* _WHAT IS EXPECTED_
In the forum thread on sharpening a chain, what brand is the hand sharpener that Steamer says he has?

* _SELECTED EXCERPT_
▼

1. Welcome Hearth.com Guests and Visitors - Please enjoy our forums!
    Hearth.com GOLD Sponsors who help bring the site content to you:
    Hearthstone Soapstone and Cast-Iron stoves( Wood, Gas or Pellet Stoves and Inserts)
    Caluwe - Passion for Fire and Water ( Pellet and Wood Hydronic and Space Heating)

Chain sharpener

Post in 'The Gear' started by Steamer, Oct 12, 2008.

Thread Status:
Not open for further replies.
  1. Steamer

    Steamer Member

    Joined:
    Jul 15, 2008
    Messages:
    76
    Loc:
    Southern Vt
    Having trouble maintaining correct pitch when sharpening chain. Have a hand sharpener( Husky) that holds round file and a flat file for rakers.Trouble is I am right handed and when I sharpen I always seems to have trouble maintaining even sharpening from right to left. Also angle is maintained by eye as you go. Years ago I had a sharpener that mounted to bar, set the angle and height of round file and it worked great. Rakers were done seperately with a flat file. Anyone know where I can get one or anyone using something that works well. thanks in advance.

    Helpful Sponsor Ads!





  2. savageactor7

    savageactor7 Minister of Fire

    Joined:
    Jan 25, 2008
    Messages:
    3,700
    Loc:
    CNY
    Steamer you can do a Google search for chain sharpeners or try Baileys.

    btw I take it you are using a vice to do this and do you tighten the chain enough so you can just move it with a gloved hand?

    When I 1st started hand sharpening I had to keep a large log up by the house for a test cut...it got frustrating going into the woods to find the saw cutting left or right. It was only after taking off the file guide when I was sure enough I had the angles locked down that I made real progress with hand filing.

▲

* _GIVEN DATA_
▼

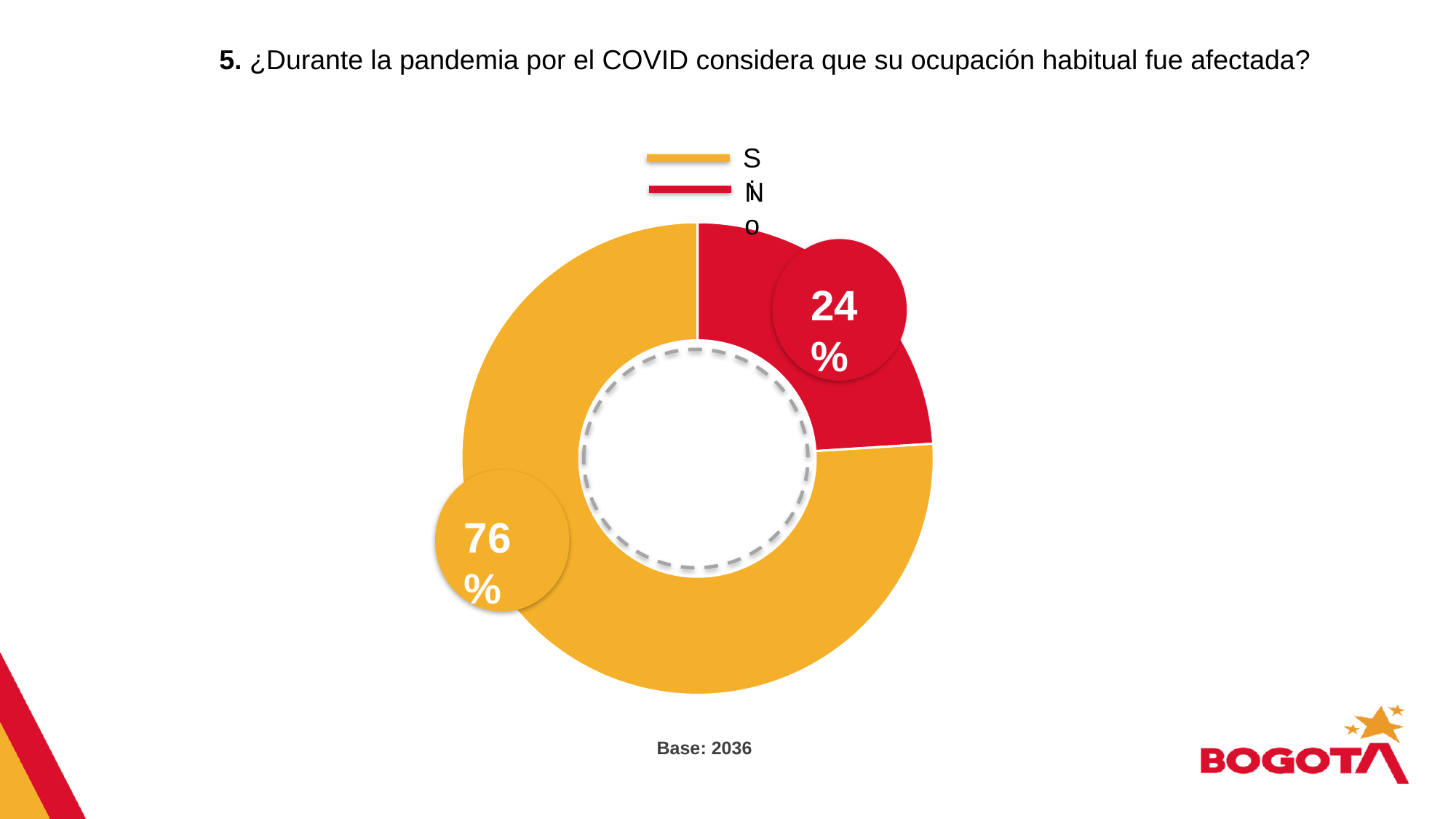
Is the share for "Sí" larger or smaller than the share for "No"? larger What is the base (number of respondents) stated below the chart? 2036 What percentage of respondents answered "No"? 24% What percentage of respondents answered "Sí"? 76% Which response has the larger share of the chart? Sí What share of the pie does the "No" slice represent? 24% What colour is used for the "Sí" slice? Yellow What is the difference in percentage points between the "Sí" and "No" shares? 52 What kind of chart is shown on the slide? Pie (donut) chart How many entries does the legend list? 2 Which response has the smaller share of the chart? No How many categories are shown in the chart? 2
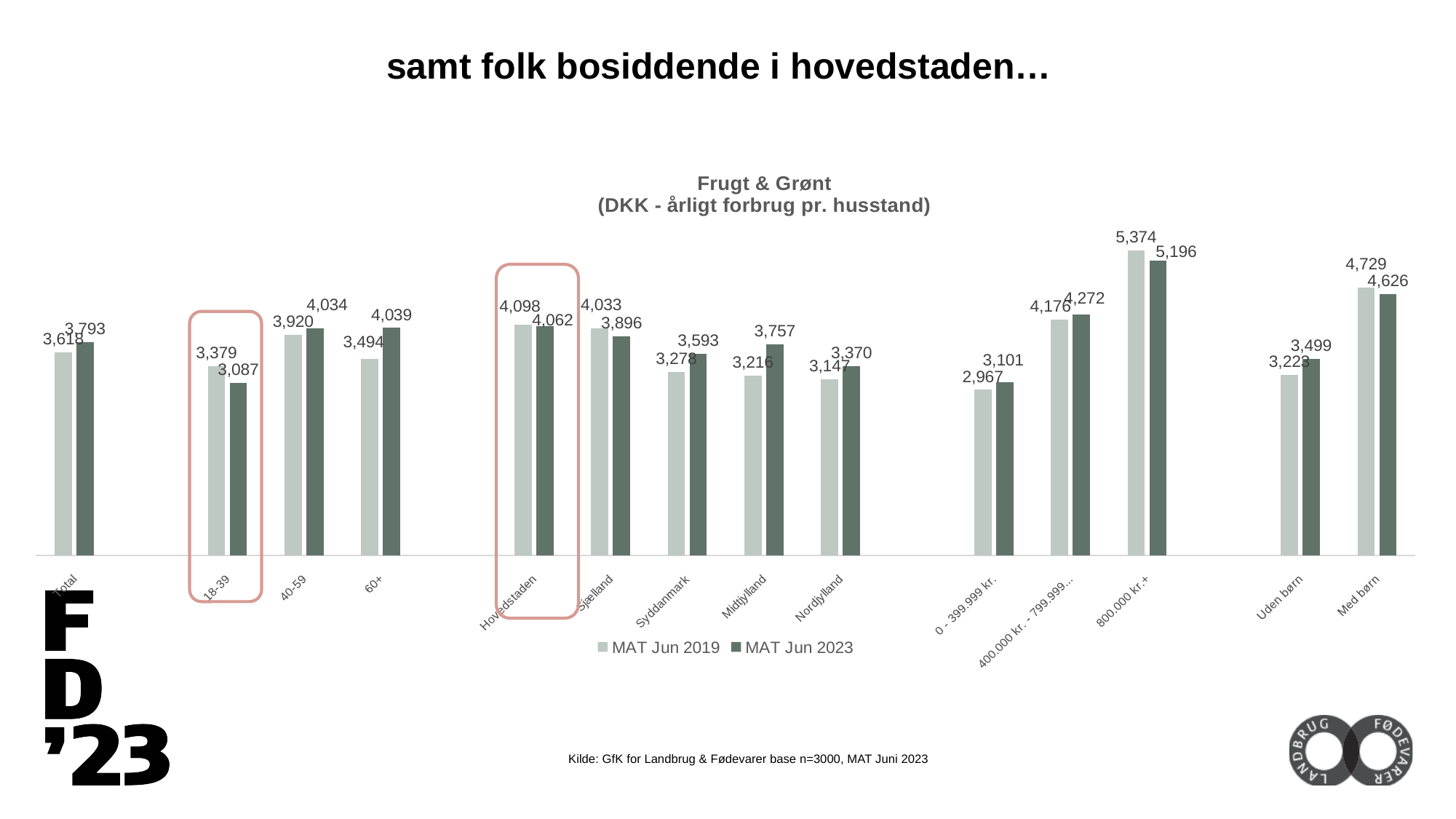
What is the MAT Jun 2023 value for Hovedstaden? 4,062 What is the difference between the MAT Jun 2019 and MAT Jun 2023 values for Total? 175 What kind of chart is shown on the slide? Bar chart What is the MAT Jun 2023 value for Midtjylland? 3,757 What is the title of the chart? Frugt & Grønt (DKK - årligt forbrug pr. husstand) Which category has the highest MAT Jun 2019 value? 800.000 kr.+ What is the MAT Jun 2019 value for 18-39? 3,379 How many categories are shown on the x axis? 14 How many series does the legend list? 2 Which category has the lowest MAT Jun 2023 value? 18-39 Which is larger for Sjælland: the MAT Jun 2019 value or the MAT Jun 2023 value? MAT Jun 2019 What is the difference between the MAT Jun 2019 and MAT Jun 2023 values for 60+? 545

▲

* _ANSWER SPACE_
Husky